Recorded data:
--------------------------------------------------

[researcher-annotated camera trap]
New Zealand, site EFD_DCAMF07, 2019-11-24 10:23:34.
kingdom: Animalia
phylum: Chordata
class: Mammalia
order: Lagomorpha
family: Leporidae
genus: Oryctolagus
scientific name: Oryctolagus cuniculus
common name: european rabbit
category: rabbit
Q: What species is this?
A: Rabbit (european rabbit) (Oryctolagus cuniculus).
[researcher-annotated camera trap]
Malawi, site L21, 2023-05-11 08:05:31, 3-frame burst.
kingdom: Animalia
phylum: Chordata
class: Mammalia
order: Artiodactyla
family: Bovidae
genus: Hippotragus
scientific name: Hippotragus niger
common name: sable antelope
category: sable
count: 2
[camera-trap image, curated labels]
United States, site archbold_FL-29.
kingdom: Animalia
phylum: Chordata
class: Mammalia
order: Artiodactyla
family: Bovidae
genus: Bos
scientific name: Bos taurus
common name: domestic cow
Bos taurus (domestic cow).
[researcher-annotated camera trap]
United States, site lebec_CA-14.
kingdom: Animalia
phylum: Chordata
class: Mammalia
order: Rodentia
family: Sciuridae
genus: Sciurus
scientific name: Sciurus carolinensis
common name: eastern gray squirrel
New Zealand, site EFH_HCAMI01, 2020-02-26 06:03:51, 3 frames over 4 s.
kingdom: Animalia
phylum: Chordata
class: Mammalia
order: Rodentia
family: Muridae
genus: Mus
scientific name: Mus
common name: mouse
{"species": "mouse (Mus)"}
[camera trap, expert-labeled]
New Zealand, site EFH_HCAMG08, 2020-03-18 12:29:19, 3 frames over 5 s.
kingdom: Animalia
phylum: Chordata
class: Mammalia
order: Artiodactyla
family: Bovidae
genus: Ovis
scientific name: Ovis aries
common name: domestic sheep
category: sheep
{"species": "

--------------------------------------------------

> [TASK ITEM]: The records given above are to be repeated in full, exactly.

> [ANSWER BOX]:
[researcher-annotated camera trap]
New Zealand, site EFD_DCAMF07, 2019-11-24 10:23:34.
kingdom: Animalia
phylum: Chordata
class: Mammalia
order: Lagomorpha
family: Leporidae
genus: Oryctolagus
scientific name: Oryctolagus cuniculus
common name: european rabbit
category: rabbit
Q: What species is this?
A: Rabbit (european rabbit) (Oryctolagus cuniculus).
[researcher-annotated camera trap]
Malawi, site L21, 2023-05-11 08:05:31, 3-frame burst.
kingdom: Animalia
phylum: Chordata
class: Mammalia
order: Artiodactyla
family: Bovidae
genus: Hippotragus
scientific name: Hippotragus niger
common name: sable antelope
category: sable
count: 2
[camera-trap image, curated labels]
United States, site archbold_FL-29.
kingdom: Animalia
phylum: Chordata
class: Mammalia
order: Artiodactyla
family: Bovidae
genus: Bos
scientific name: Bos taurus
common name: domestic cow
Bos taurus (domestic cow).
[researcher-annotated camera trap]
United States, site lebec_CA-14.
kingdom: Animalia
phylum: Chordata
class: Mammalia
order: Rodentia
family: Sciuridae
genus: Sciurus
scientific name: Sciurus carolinensis
common name: eastern gray squirrel
New Zealand, site EFH_HCAMI01, 2020-02-26 06:03:51, 3 frames over 4 s.
kingdom: Animalia
phylum: Chordata
class: Mammalia
order: Rodentia
family: Muridae
genus: Mus
scientific name: Mus
common name: mouse
{"species": "mouse (Mus)"}
[camera trap, expert-labeled]
New Zealand, site EFH_HCAMG08, 2020-03-18 12:29:19, 3 frames over 5 s.
kingdom: Animalia
phylum: Chordata
class: Mammalia
order: Artiodactyla
family: Bovidae
genus: Ovis
scientific name: Ovis aries
common name: domestic sheep
category: sheep
{"species": "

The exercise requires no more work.